Autism is a disorder characterized by impairments in social relationships, trouble communicating, behavioural problems, dependence upon a routine and others. Autism is not a single disease (like say cystic fibrosis) but instead is made up of a variety of disorders, like Asperger’s syndrome or Pervasive development disorder, which are collectively termed Autism Spectrum Disorder (ASD). ASD is thought to affect nearly 1 in every 68 children with boys being 5 times more likely to develop ASD. ASD is thought to be caused by developmental alterations in the neurons that make up the brain and while there is no current known cause of autism (certainly not vaccines) there have been some recent advancements looking into the genetic factors associated with ASD. One such study, published in Neuron in August indicates that people with ASD may have too many connections within their brain. Having larger brains is often associated with greater intelligence (at least according to humans), so why would too many connections within the brain be a bad thing? To answer this we need to understand some basics about neurons.
Neurons are the work horse of the brain responsible for transmitting information around the brain and the body and humans are estimated to have around 86 billion neurons in the adult brain. Neurons are composed of a cell body, which contains all the normal things found within a cell including the DNA and can be thought of as the processing centre for information received by the neuron, dendrites, which bring electrical signals from other neurons in the brain to the cell body for processing, and axons, which send information to other neurons or organs from the cell body. Axons allow neurons to communicate to other neurons or cells in the body through what are called synapses. Synapses are small gaps across which molecules called neurotransmitters can flow to signal other neurons or cells. In adult human brains, we have about 100 trillion synapses. In young human brains (before the age of 3) we have about 1 quadrillion (or 1000 trillion) synapses. So why do we lose synapses? The brain actively “prunes” weak or unused synapses out as we get older and learn. In fact it is thought that learning is the process by which the brain gets rid of old useless connections and strengthens others. The reason the brain does this is similar to the reason it’s difficult to take directions on a task from too many people. Picture this, you are asked to draw a picture by listening to descriptions of the scene from 100 people. Some of those people will give detailed descriptions, some will not and some may even give you wrong descriptions. If you listened to all 100 people you would have a hard time drawing the picture and would likely get frustrated and give up. However, if you only listened to the people who were giving good descriptions or who had proven experience with art, you would probably have an easier time drawing the picture and would be less likely to get frustrated. This is similar to your brain. If your brain listened to all 1 quadrillion of its connections it would have hard time organizing itself. However, if it got rid of connections that are rarely used and listened to the signals from those connections that get used frequently, it would be able to complete a task much quicker. As the saying goes, too many cooks in the kitchen spoils the broth.
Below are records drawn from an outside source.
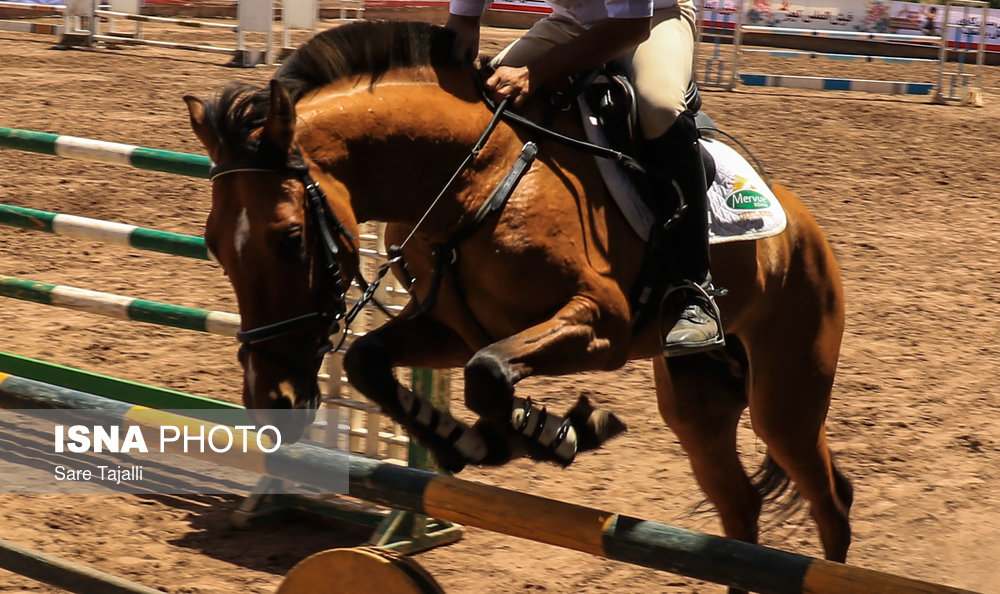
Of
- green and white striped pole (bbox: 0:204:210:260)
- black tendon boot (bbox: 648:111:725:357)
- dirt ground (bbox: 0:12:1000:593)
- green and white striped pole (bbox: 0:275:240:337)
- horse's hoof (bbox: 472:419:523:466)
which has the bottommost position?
dirt ground (bbox: 0:12:1000:593)

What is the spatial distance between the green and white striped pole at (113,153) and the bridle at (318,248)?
4.12ft

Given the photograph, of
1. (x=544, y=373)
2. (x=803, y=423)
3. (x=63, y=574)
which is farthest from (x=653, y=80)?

So what does the research show? The researchers from New York saw that while children with ASD had the same number of synapses at birth as the non-ASD children, the non-ASD children pruned their synapses faster than the ASD children so that by the age of 20, the ASD children had nearly twice the number of synapses as the non-ASD children. This has been supported by previous research showing that mice who have a defect in synapse pruning, and therefore too many synapses, show behaviours similar to people with ASD including deficits in social interaction and increased repetitive-behaviours. The researchers were also able to show that an overactive protein, called mTOR, was responsible to the loss of normal pruning. When the researchers targeted this protein with a drug, rapamycin, the defective pruning was fixed and the ASD-like behaviours in the mice were corrected. This was exciting because it is a targetable protein that has an effect on ASD like behaviours in mice. This drug is currently used to help prevent transplant rejections but does have a number of side effects that would not warrant its use in ASD treatment. However, future research could work to identify a drug that could target mTOR in the brain of children identified early to be at risk for ASD. If that happens, it would represent one of the first drugs to directly target what may be one of the causes of ASD in people. Cautious optimism should be used however, since that is probably still a ways off. Research should also be focused on whether there is a genetic variant in the people with ASD that causes their mTOR to be more active than normal. Already some proteins that affect mTOR function have been associated with ASD like disorders, further suggesting that ASD is genetically related. This research is a good step forward in understanding the cause of ASD as well as offering up a potential target for treatment or prevention. Hopefully we can start focusing our funding on important research like this and not on debunking the current myths and garbage fears surrounding autism and ASD.